Work required => Without the images, print every line of the material below exactly as given.

Material provided =>
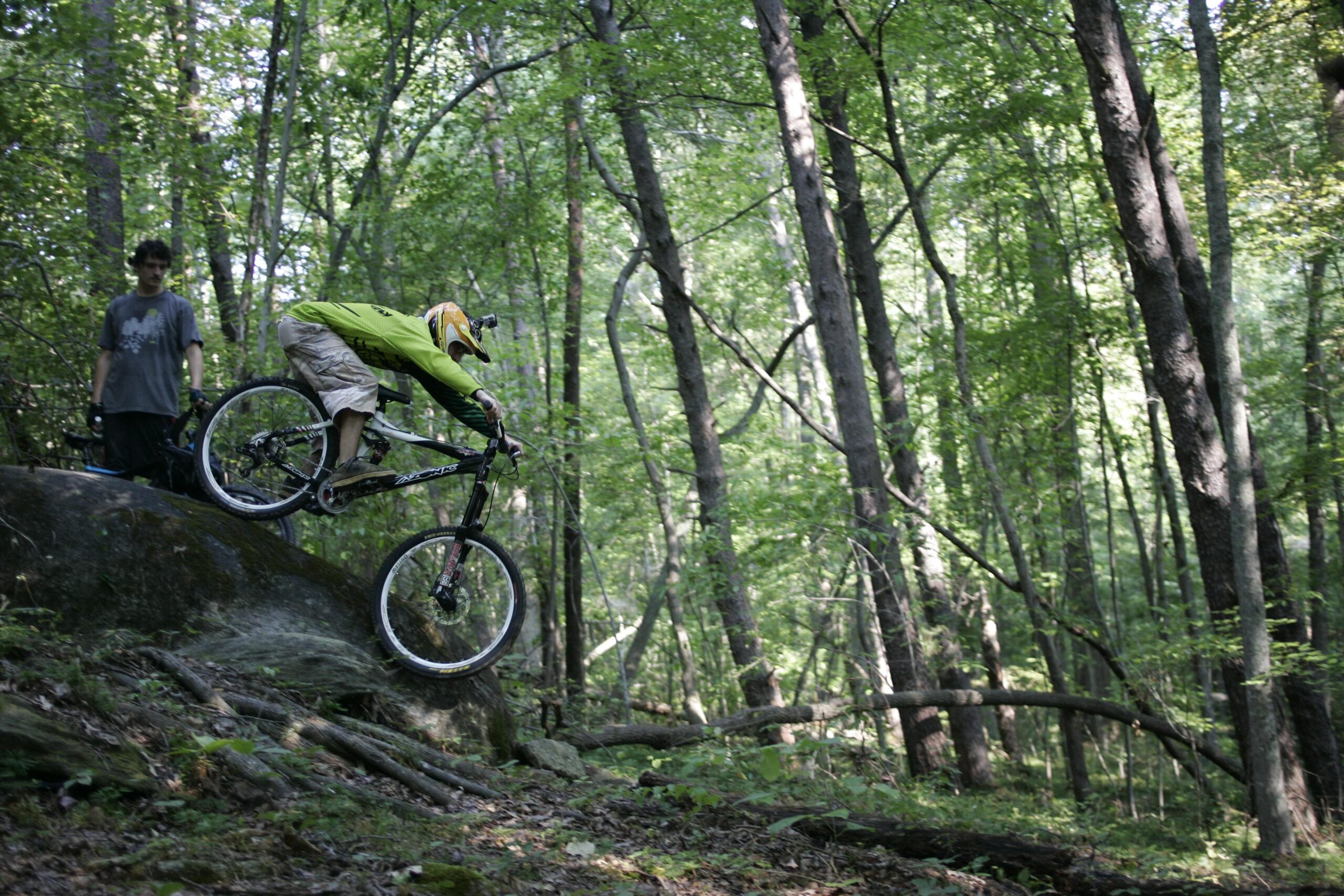 A mountain biker in a bright green jacket and helmet jumps off a large rock in a lush green forest, while a second person watches from behind. The scene captures the thrill of mountain biking in a natural setting. Salem Lake mountain bike trail.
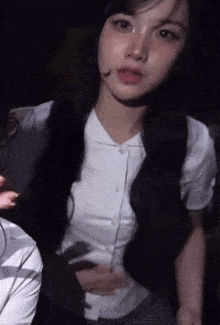 a woman with long black hair is wearing a white shirt and a microphone on her head .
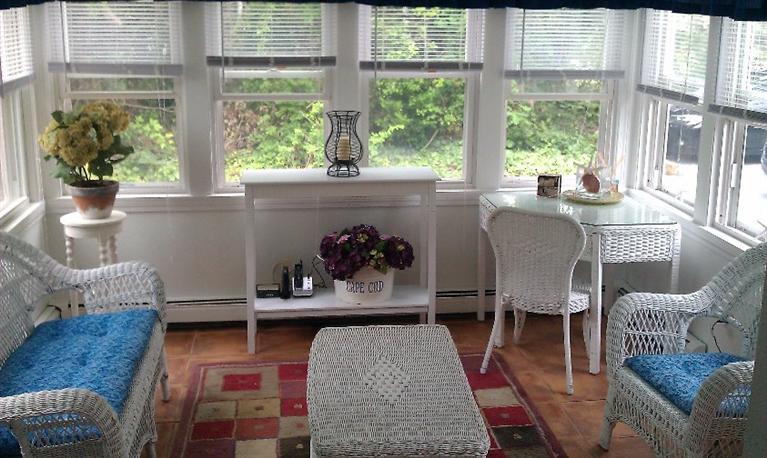 25 Centerville Avenue Centerville, MA 02632 - Photo 2 of 24 a living room with furniture and a potted plant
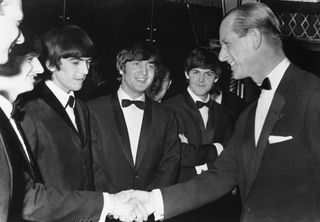 Prince Philip young (R) has just been confirmed a loyal Beatle fan as he shakes with the Beatle drummer Ringo Starr while other Beatles (L to R) George Harrison, John Lennon and Paul McCartney look on.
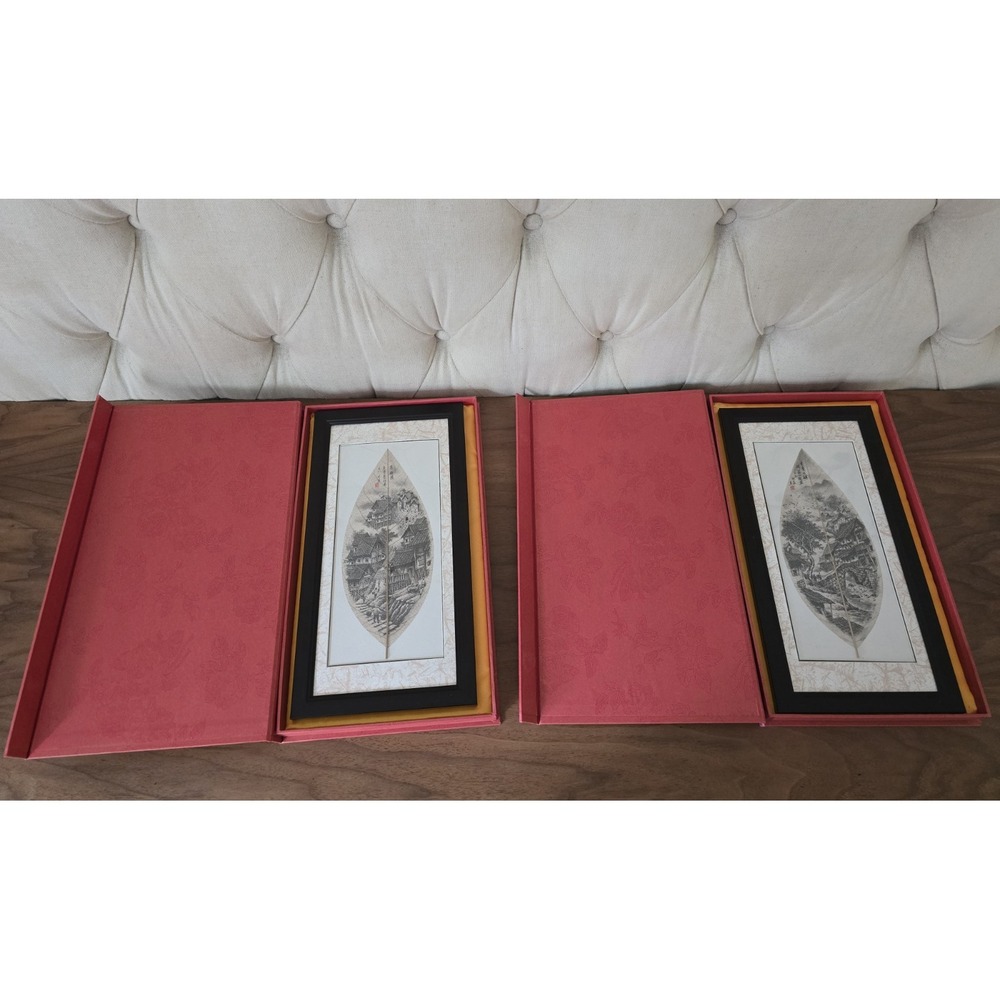 Pair of framed Asian leaf art paintings in presentation boxes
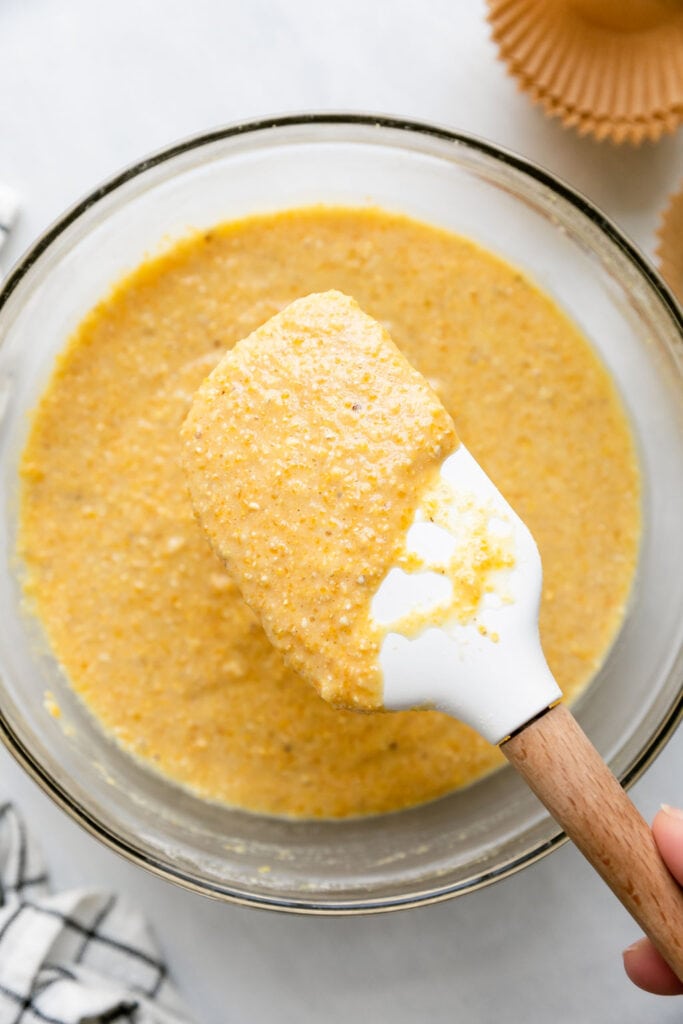 White spatula holding cornbread muffin batter over clear glass mixing bowl.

Exercise solution =>
 A mountain biker in a bright green jacket and helmet jumps off a large rock in a lush green forest, while a second person watches from behind. The scene captures the thrill of mountain biking in a natural setting. Salem Lake mountain bike trail.
 a woman with long black hair is wearing a white shirt and a microphone on her head .
 25 Centerville Avenue Centerville, MA 02632 - Photo 2 of 24 a living room with furniture and a potted plant
 Prince Philip young (R) has just been confirmed a loyal Beatle fan as he shakes with the Beatle drummer Ringo Starr while other Beatles (L to R) George Harrison, John Lennon and Paul McCartney look on.
 Pair of framed Asian leaf art paintings in presentation boxes
 White spatula holding cornbread muffin batter over clear glass mixing bowl.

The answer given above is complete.